The Tasmanian Government Department of Health website has been updated to reference the defence available to un-impaired patients who are detected driving with prescribed medicinal cannabis in their system.
Whilst acknowledging, “Medicinal cannabis can cause impairment and affect fitness to drive, and a person who drives a vehicle while under the influence of a drug to the extent that the person is incapable of having proper control of the vehicle is guilty of an offence (even if the drug is prescribed). It is recommended that patients do not drive whilst being treated with medicinal cannabis.”
The page with information for patients and carers in Tasmania also reiterates prior comments made by Tasmanian Police.
“THC is the main psychoactive substance in cannabis and is present in some medicinal cannabis products. Driving with any detectable amount of THC in your system is an offence in Tasmania, unless the product was obtained and administered in accordance with the Poisons Act 1971.”
The defence is provided within Tasmania’s Road Safety (Alcohol and Drugs) Act 1970 – Part II, Division 1, Section 6A. Driving with prescribed illicit drug in blood.
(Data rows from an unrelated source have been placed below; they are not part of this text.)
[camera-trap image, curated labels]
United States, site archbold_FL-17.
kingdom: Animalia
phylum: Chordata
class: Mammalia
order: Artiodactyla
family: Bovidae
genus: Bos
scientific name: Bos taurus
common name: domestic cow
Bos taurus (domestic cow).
Subsection (2).
The legislation states,
(1) Subject to subsection (2) , a person who drives a motor vehicle while a prescribed illicit drug is present in his or her blood is guilty of an offence.
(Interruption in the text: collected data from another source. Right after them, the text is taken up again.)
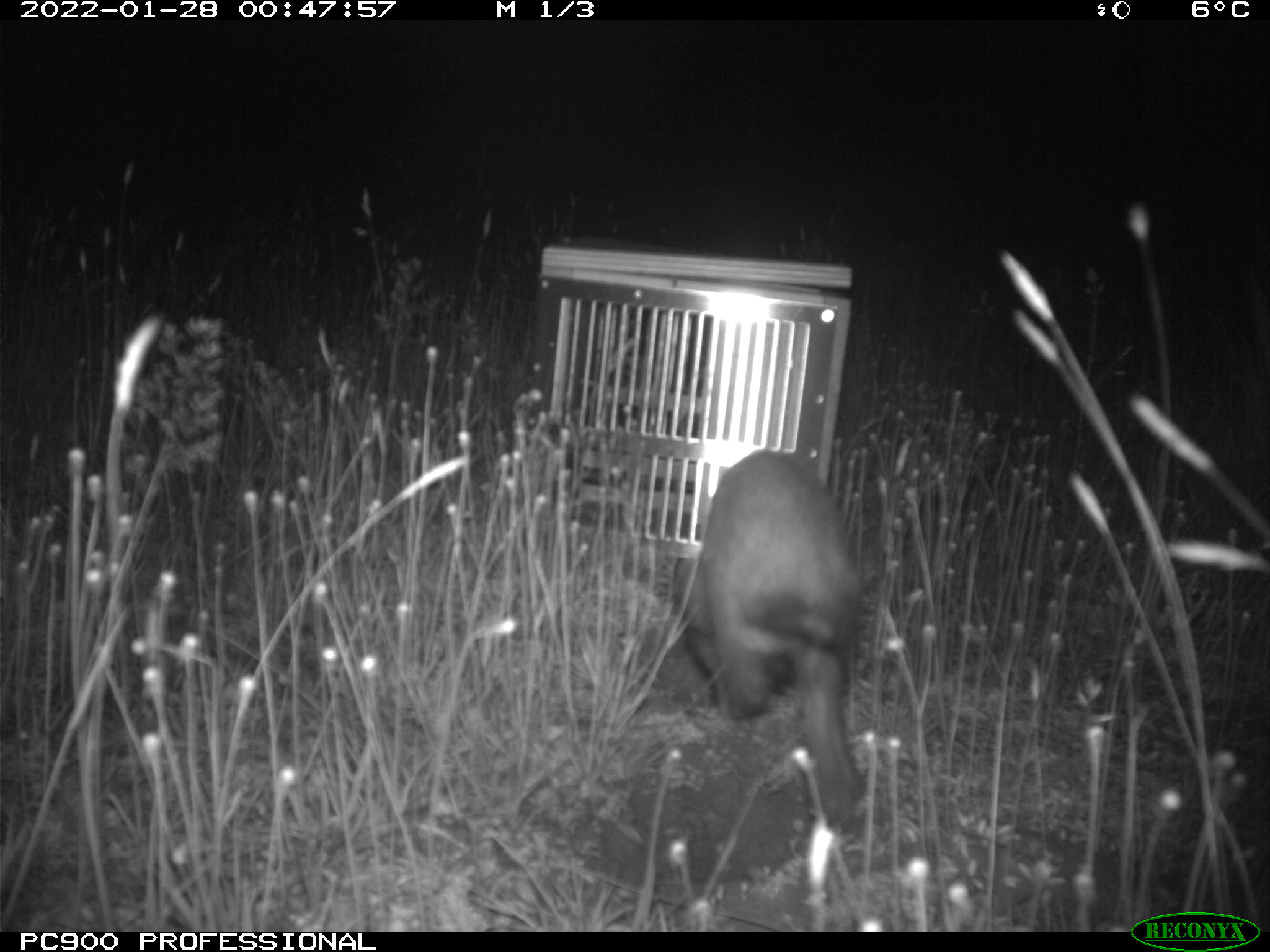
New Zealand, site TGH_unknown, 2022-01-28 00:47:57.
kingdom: Animalia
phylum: Chordata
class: Mammalia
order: Carnivora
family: Mustelidae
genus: Mustela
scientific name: Mustela furo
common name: ferret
(2) A person does not commit an offence against subsection (1) if the prescribed illicit drug was obtained and administered in accordance with the Poisons Act 1971 .
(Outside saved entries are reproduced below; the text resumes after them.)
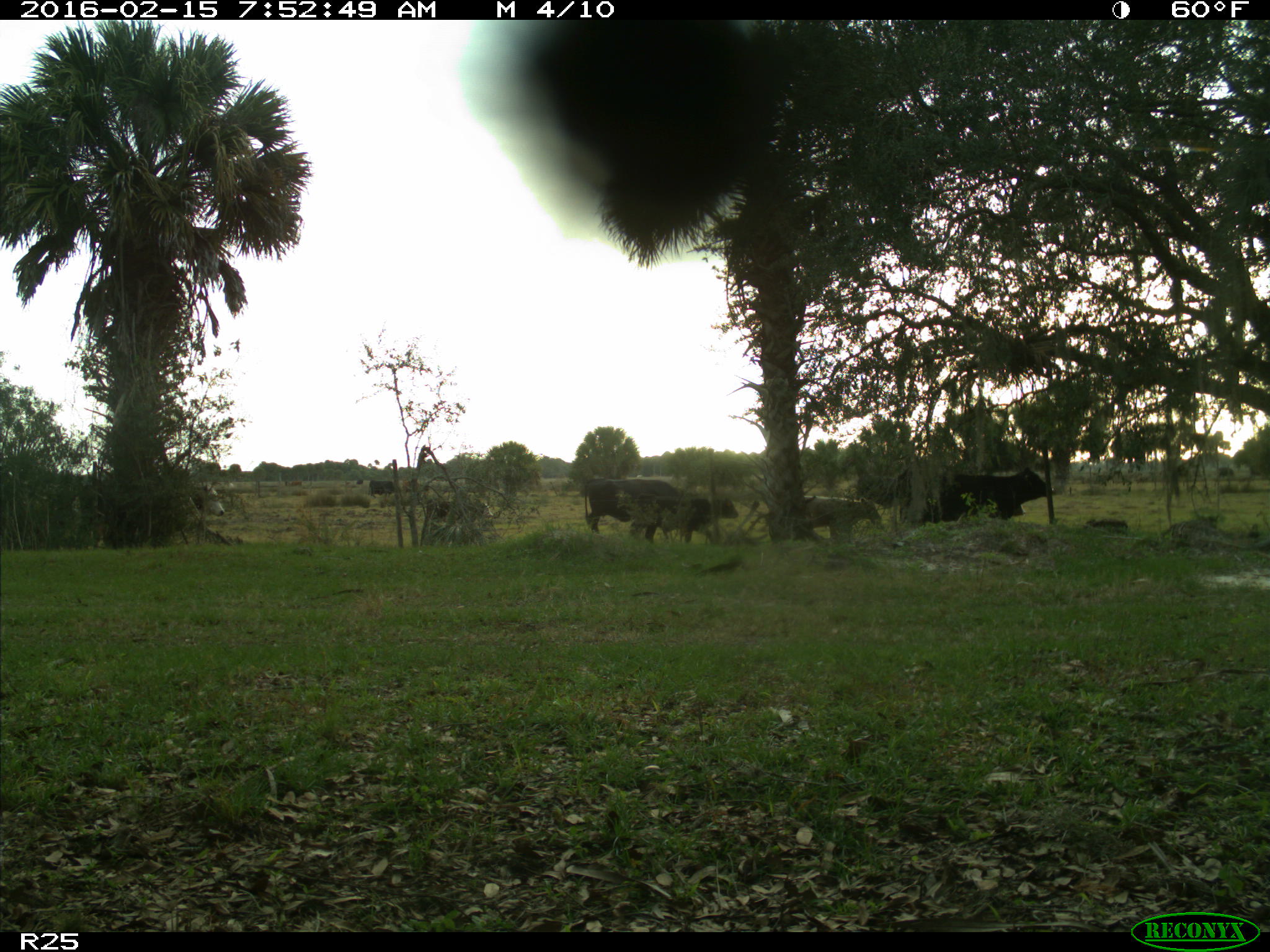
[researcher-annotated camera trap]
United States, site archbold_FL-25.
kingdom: Animalia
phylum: Chordata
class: Mammalia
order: Artiodactyla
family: Bovidae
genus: Bos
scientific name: Bos taurus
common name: domestic cow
Bos taurus (domestic cow).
Tasmania is the only state or territory in Australia with sensible cannabis driving legislation and has fuelled ongoing demand for Australia’s mainland to follow suit.
Currently in NSW, it is an offence to drive a vehicle with an illicit substance in your system such as THC (the active ingredient in cannabis) pursuant to section 111(1) Road Transport Act 2013 (NSW).
Sydney City Crime’s Principal Solicitor Mark Davis commented on the arbitrary nature of these laws:
“This has become a de facto means of drug testing all citizens, and they’re doing it through licensing.”
“There’s no onus on the police to prove these people were affected by drugs in any way, but you still have hundreds of people ending up with criminal convictions – even for trace elements in their system.”
Adding further insult to injury, a study conducted by the Lambert Initiative of Sydney University published results casting doubt on the accuracy of mobile drug testing devices.
Research suggests the devices currently used return both false positives and false negatives.
The study, published in the journal Drug Testing and Analysis, found that the devices frequently failed to detect high
concentrations of tetrahydrocannabinol (THC). False negative rates were 9 percent and 16 percent for the two devices but they also sometimes gave a positive result when saliva THC concentrations were very low or negligible (false positive rate of 5% and 10%).